Spatio-temporal observations of temperature and wind velocity using drone-based acoustic atmospheric tomography

This paper reports on a sequence of trials in which the acoustic signature of a small remotely piloted vehicle (drone) has been used to obtain spatio-temporal estimates of atmospheric temperature and wind vectors. Sound fields are recorded onboard the aircraft and by microphones on the ground. Observations are compared and the resulting propagation delays computed for each intersecting ray path transecting the intervening atmosphere.

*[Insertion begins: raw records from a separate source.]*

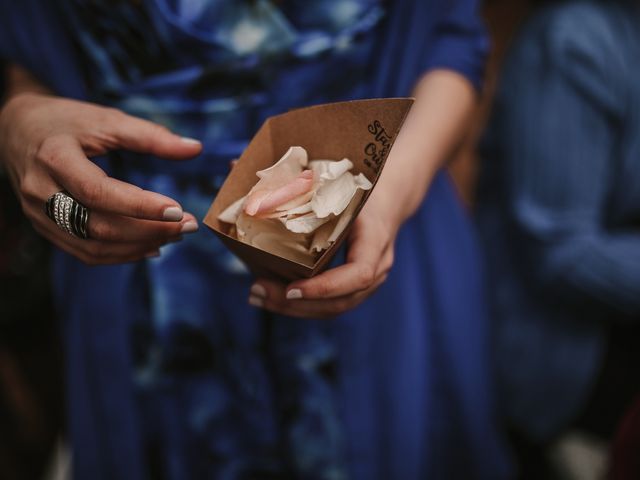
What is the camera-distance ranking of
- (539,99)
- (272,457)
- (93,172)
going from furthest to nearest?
1. (539,99)
2. (272,457)
3. (93,172)

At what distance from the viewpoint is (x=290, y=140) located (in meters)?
0.45

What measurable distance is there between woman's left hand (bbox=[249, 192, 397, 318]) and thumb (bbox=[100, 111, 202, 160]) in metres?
0.15

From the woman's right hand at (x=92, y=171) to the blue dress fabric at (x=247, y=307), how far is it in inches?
2.6

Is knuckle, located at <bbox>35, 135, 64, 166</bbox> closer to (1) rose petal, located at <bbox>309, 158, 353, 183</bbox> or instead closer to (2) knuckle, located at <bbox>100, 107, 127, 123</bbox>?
(2) knuckle, located at <bbox>100, 107, 127, 123</bbox>

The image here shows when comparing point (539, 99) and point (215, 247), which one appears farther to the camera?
point (539, 99)

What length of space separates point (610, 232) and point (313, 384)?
2.16ft

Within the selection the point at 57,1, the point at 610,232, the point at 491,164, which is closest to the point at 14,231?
the point at 57,1

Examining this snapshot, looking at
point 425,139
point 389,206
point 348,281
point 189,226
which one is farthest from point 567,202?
point 189,226

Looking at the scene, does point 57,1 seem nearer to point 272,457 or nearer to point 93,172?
point 93,172

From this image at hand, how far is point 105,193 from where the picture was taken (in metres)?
0.40

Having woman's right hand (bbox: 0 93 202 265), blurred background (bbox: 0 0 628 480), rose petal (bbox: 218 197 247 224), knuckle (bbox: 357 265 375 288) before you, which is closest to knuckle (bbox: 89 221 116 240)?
woman's right hand (bbox: 0 93 202 265)

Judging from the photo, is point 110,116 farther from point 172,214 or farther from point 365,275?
point 365,275

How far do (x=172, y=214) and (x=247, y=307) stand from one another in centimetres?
30

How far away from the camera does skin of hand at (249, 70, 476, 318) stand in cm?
43
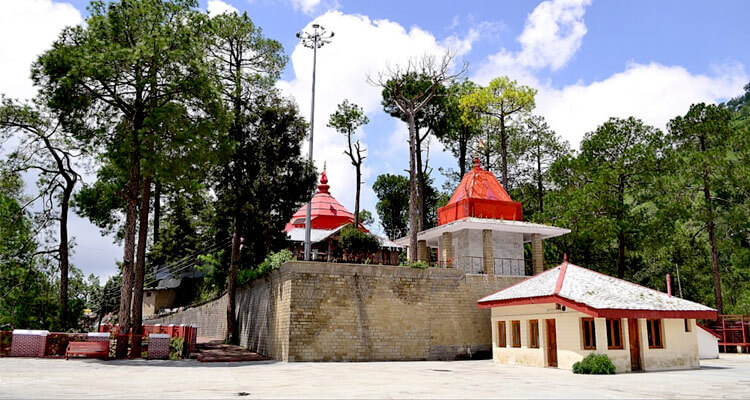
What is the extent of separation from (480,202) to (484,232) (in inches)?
64.4

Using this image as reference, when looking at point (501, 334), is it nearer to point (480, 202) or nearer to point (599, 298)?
point (599, 298)

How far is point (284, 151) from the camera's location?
25688 millimetres

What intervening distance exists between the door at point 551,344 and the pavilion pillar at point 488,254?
632 centimetres

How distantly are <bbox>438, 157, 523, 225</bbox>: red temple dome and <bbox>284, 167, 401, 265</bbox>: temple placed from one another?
4.89 m

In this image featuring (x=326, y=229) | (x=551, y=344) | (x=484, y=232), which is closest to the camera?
(x=551, y=344)

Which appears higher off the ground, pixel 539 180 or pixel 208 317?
pixel 539 180

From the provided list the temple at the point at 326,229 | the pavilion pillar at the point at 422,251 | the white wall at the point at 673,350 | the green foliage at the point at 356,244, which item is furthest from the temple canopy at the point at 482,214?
the white wall at the point at 673,350

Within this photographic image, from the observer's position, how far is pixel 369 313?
21656 mm

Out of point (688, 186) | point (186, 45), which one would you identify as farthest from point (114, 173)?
point (688, 186)

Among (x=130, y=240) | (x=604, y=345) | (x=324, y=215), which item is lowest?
(x=604, y=345)

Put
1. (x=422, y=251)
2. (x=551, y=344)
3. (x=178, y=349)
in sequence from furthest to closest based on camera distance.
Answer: (x=422, y=251) → (x=178, y=349) → (x=551, y=344)

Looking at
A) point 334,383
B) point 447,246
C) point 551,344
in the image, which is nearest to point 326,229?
point 447,246

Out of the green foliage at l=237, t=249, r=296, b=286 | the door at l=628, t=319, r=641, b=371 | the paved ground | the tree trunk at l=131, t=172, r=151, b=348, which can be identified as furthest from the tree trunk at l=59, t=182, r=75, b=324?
the door at l=628, t=319, r=641, b=371

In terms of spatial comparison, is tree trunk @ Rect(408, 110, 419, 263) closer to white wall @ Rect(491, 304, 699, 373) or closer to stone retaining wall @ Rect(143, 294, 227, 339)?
white wall @ Rect(491, 304, 699, 373)
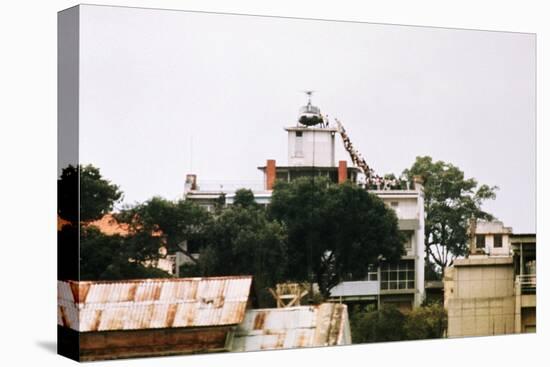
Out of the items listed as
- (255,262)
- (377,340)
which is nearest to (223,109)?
(255,262)

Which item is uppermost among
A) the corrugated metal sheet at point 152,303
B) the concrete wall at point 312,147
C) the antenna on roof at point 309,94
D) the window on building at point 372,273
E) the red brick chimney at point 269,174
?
the antenna on roof at point 309,94

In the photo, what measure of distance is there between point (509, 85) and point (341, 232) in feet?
7.90

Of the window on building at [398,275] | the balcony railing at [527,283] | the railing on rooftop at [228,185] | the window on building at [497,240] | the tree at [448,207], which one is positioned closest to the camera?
the railing on rooftop at [228,185]

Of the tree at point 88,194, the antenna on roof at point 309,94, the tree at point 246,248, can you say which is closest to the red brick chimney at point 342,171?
the antenna on roof at point 309,94

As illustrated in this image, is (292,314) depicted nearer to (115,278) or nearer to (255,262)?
(255,262)

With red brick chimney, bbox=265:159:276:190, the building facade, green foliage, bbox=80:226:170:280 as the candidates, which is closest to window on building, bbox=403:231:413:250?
the building facade

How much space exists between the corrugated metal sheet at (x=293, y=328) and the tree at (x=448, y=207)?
3.98 feet

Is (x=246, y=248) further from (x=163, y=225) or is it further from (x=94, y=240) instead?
(x=94, y=240)

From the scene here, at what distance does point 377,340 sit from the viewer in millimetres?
13234

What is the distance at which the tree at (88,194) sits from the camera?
38.6ft

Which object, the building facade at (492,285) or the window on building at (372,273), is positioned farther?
the building facade at (492,285)

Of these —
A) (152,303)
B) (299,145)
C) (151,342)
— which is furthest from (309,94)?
(151,342)

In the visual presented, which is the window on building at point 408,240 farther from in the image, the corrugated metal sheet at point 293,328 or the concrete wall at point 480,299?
the corrugated metal sheet at point 293,328

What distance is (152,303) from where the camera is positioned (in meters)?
12.1
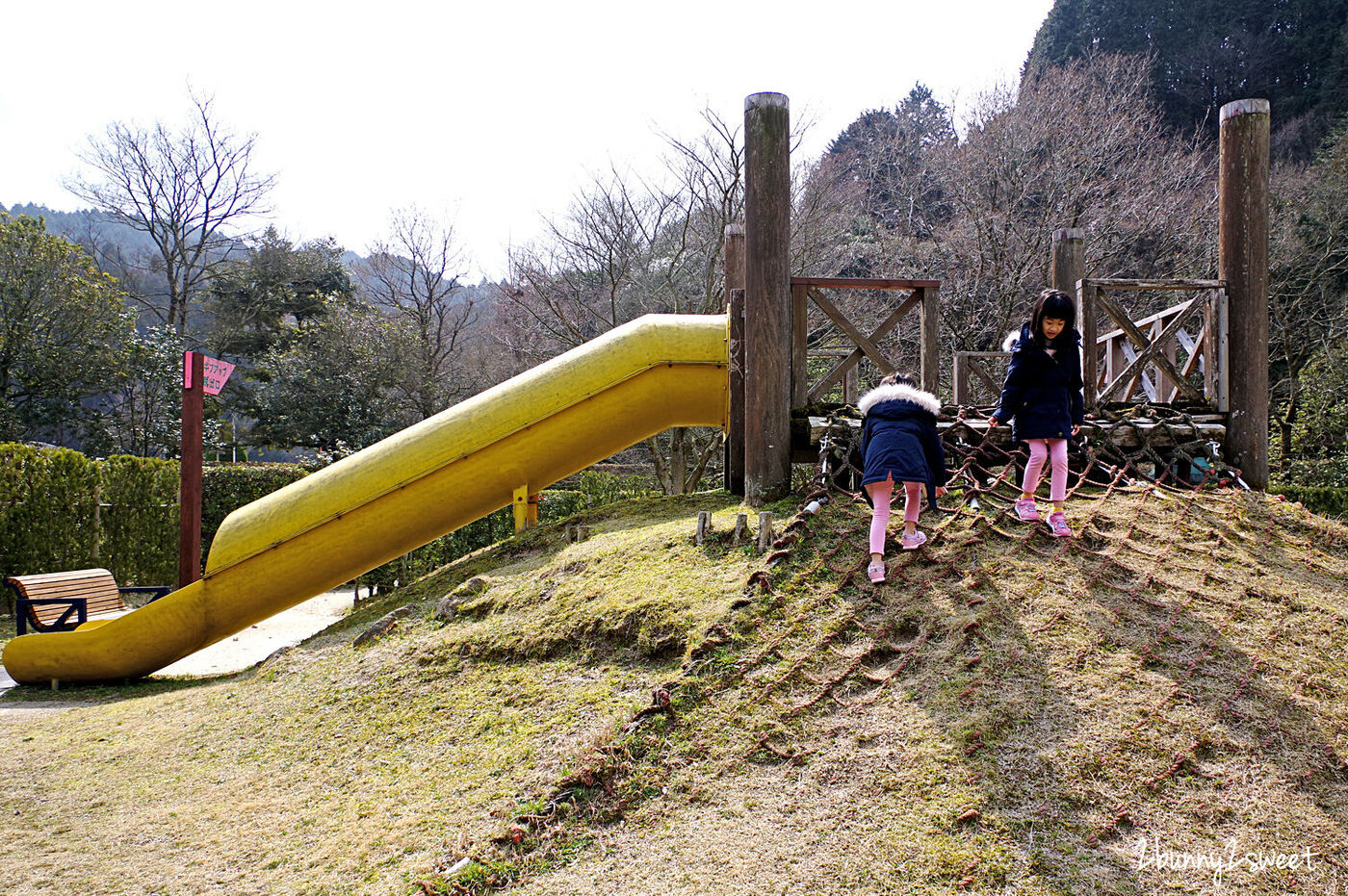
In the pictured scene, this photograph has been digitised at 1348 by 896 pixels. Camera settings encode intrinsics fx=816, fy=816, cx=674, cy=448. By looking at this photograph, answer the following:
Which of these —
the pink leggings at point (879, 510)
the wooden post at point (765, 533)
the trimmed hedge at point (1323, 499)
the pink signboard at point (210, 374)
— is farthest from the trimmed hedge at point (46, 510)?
the trimmed hedge at point (1323, 499)

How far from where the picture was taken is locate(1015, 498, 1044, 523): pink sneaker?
183 inches

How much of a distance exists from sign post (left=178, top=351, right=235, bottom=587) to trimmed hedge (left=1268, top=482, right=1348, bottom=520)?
13.8m

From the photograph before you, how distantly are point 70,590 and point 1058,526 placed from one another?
7.77m

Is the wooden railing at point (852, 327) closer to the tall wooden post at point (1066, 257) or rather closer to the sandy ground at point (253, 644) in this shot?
the tall wooden post at point (1066, 257)

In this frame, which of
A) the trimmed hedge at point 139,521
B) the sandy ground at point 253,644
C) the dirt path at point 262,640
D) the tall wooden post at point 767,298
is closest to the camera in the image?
the tall wooden post at point 767,298

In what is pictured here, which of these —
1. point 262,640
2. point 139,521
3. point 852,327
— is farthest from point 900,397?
point 139,521

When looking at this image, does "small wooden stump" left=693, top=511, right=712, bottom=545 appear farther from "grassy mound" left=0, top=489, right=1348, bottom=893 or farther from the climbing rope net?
the climbing rope net

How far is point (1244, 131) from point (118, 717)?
8575mm

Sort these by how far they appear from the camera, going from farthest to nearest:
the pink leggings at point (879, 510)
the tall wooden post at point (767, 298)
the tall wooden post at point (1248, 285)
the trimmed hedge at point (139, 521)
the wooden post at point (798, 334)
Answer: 1. the trimmed hedge at point (139, 521)
2. the wooden post at point (798, 334)
3. the tall wooden post at point (1248, 285)
4. the tall wooden post at point (767, 298)
5. the pink leggings at point (879, 510)

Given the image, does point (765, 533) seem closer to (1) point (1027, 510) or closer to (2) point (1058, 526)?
(1) point (1027, 510)

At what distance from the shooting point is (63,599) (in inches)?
270

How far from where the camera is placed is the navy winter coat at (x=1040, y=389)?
453 cm

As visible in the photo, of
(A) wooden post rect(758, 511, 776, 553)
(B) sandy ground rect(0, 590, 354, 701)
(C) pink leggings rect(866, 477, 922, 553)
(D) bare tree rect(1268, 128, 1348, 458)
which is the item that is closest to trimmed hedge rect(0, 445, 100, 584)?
(B) sandy ground rect(0, 590, 354, 701)

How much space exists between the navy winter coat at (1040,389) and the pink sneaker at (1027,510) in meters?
0.37
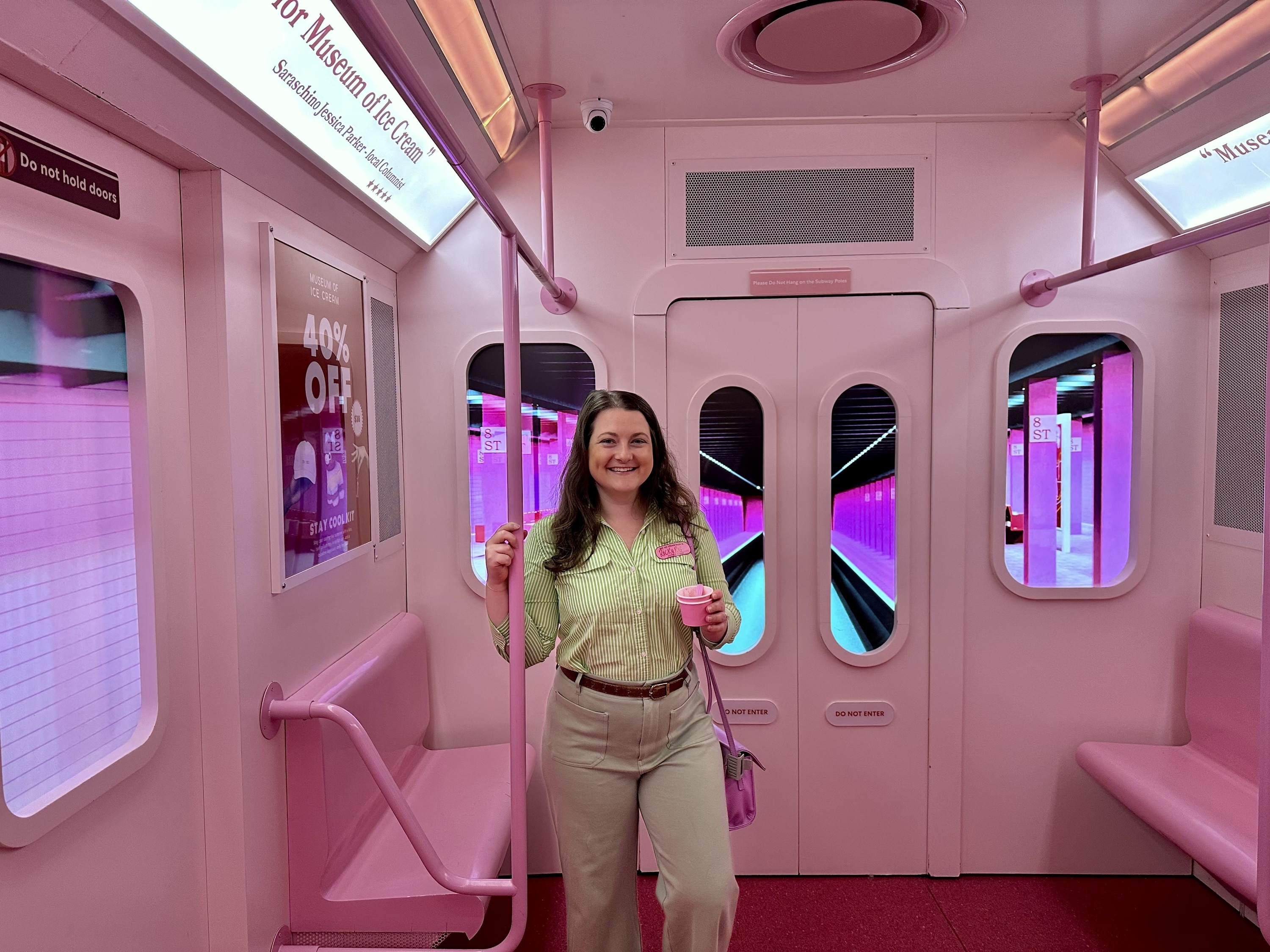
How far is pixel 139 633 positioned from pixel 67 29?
1218mm

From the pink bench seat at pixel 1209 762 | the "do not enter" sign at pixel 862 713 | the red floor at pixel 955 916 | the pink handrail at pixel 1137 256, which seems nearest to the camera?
the pink handrail at pixel 1137 256

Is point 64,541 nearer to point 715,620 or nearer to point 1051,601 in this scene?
point 715,620

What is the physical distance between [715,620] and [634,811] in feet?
1.84

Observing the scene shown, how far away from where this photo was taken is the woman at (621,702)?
6.46 ft

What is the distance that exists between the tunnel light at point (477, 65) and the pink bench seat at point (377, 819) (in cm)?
191

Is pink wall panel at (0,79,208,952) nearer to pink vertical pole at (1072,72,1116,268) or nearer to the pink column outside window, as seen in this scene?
pink vertical pole at (1072,72,1116,268)

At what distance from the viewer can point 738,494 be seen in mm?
3205

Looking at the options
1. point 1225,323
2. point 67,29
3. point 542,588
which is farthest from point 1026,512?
point 67,29

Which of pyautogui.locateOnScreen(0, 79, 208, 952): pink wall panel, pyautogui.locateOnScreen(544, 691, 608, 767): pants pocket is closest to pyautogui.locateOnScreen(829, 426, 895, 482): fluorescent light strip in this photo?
pyautogui.locateOnScreen(544, 691, 608, 767): pants pocket

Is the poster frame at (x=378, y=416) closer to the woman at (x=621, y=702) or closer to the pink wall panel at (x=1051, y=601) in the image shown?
the woman at (x=621, y=702)

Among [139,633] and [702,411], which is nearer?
[139,633]

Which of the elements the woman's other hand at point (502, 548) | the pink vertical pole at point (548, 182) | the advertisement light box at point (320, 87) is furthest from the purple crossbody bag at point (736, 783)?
the advertisement light box at point (320, 87)

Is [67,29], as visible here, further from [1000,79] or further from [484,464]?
[1000,79]

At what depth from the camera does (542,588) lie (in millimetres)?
2139
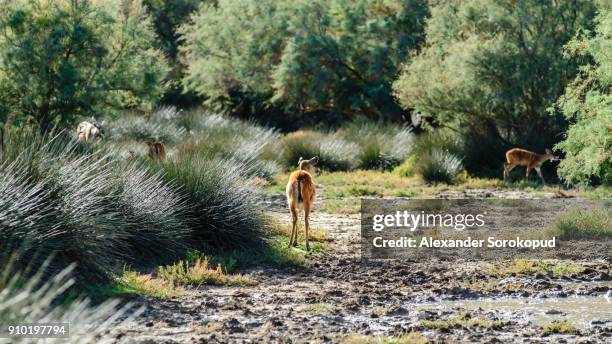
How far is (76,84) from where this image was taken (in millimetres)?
23469

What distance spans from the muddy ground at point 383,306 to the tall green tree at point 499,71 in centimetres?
1198

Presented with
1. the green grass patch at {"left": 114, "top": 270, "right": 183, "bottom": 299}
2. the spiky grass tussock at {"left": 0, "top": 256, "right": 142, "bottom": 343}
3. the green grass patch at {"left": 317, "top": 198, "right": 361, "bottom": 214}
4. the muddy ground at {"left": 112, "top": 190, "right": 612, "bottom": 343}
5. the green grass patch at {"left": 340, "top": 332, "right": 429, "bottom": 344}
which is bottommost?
the green grass patch at {"left": 317, "top": 198, "right": 361, "bottom": 214}

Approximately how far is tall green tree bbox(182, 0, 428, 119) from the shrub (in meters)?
8.68

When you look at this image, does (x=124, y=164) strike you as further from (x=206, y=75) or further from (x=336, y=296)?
(x=206, y=75)

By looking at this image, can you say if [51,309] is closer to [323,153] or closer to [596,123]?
[596,123]

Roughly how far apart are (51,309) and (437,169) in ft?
52.3

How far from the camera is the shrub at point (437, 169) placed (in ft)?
78.9

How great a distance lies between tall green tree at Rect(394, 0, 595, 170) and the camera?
24.7 meters

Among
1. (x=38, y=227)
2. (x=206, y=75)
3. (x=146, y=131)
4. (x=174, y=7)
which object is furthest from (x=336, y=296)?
(x=174, y=7)

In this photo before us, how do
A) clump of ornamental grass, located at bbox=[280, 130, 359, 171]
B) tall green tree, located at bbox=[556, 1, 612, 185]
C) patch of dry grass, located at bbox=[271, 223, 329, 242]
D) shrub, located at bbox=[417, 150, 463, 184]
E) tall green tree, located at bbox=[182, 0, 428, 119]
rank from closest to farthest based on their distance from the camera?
1. patch of dry grass, located at bbox=[271, 223, 329, 242]
2. tall green tree, located at bbox=[556, 1, 612, 185]
3. shrub, located at bbox=[417, 150, 463, 184]
4. clump of ornamental grass, located at bbox=[280, 130, 359, 171]
5. tall green tree, located at bbox=[182, 0, 428, 119]

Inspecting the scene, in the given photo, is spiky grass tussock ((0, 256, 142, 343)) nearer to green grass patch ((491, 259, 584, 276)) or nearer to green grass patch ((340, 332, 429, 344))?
green grass patch ((340, 332, 429, 344))

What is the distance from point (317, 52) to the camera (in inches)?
1378

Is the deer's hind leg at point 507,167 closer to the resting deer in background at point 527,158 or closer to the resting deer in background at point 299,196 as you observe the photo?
the resting deer in background at point 527,158

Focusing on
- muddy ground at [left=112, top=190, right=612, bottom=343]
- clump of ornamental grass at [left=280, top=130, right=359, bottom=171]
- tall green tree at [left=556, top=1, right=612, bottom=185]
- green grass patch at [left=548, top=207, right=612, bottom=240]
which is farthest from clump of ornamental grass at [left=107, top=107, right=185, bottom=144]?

A linear model of sound speed corresponds to virtual temperature and wind velocity, plus tomographic inversion combined with regularisation, then allows vertical cross-sections and volumes of temperature and wind profile to be computed. These two- and three-dimensional profiles are represented as a lattice of elliptical radial basis functions, which enables the medium to be visualised at high levels of resolution. The technique has been used to provide spatio-temporal visualisation of atmospheric dynamics up to altitudes of 1200 m over baselines of 600 m. Independent measurements taken by co-located instruments such as a Doppler SODAR, ZephIR 300 LIDAR and temperature sensors carried onboard drones flying within the remotely sensed atmosphere show real world performance suggests accuracies of around 0.3 °C, 0.5 m/s and 0.2 m/s for temperature, horizontal and vertical wind speeds respectively may be anticipated. The real world performance also compares very favourably to error envelopes anticipated from propagation models based on large eddy simulation.